▶ _任务要求_: 请原样返回条目中的这一部分：从包含“From the vantage”的那一行开始，一直到条目末尾，首尾两行都算在内。

▶ _待处理条目_:

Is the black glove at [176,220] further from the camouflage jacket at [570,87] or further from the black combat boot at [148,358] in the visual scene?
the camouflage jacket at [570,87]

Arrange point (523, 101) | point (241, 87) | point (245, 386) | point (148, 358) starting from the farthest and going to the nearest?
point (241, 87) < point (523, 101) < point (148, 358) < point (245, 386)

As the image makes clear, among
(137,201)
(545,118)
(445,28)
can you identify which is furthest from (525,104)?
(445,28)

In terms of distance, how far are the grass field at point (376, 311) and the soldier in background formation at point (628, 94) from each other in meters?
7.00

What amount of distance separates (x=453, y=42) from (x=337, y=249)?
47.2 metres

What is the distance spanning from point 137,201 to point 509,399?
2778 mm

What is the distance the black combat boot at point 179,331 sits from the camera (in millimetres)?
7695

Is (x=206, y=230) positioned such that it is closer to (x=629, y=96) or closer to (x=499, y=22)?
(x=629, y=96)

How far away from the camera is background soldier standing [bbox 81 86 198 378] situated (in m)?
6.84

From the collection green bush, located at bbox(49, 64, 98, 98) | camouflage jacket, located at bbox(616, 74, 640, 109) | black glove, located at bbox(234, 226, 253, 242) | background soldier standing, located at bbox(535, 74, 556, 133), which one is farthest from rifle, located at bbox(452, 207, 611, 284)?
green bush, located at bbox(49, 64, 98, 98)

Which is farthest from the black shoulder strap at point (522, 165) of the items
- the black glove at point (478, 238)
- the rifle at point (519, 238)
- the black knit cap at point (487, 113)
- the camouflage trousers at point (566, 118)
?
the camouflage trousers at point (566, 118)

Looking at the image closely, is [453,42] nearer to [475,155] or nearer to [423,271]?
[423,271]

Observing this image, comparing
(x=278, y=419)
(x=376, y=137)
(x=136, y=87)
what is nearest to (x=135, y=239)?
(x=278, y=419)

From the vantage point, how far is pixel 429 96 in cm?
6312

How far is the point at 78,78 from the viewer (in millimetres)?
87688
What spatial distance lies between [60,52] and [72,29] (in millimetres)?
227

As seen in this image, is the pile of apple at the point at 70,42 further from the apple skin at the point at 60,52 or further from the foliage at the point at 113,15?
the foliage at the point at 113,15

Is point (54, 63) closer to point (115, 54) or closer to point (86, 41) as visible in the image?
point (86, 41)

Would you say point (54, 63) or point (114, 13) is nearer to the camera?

▶ _练习结果_:
From the vantage point, how far is pixel 429 96 in cm?
6312

How far is the point at 78,78 from the viewer (in millimetres)?
87688
What spatial distance lies between [60,52] and [72,29] (in millimetres)?
227

As seen in this image, is the pile of apple at the point at 70,42 further from the apple skin at the point at 60,52 or further from the foliage at the point at 113,15?
the foliage at the point at 113,15

Is point (54, 63) closer to point (115, 54) or closer to point (86, 41) as visible in the image?
point (86, 41)

Would you say point (54, 63) or point (114, 13) is nearer to the camera?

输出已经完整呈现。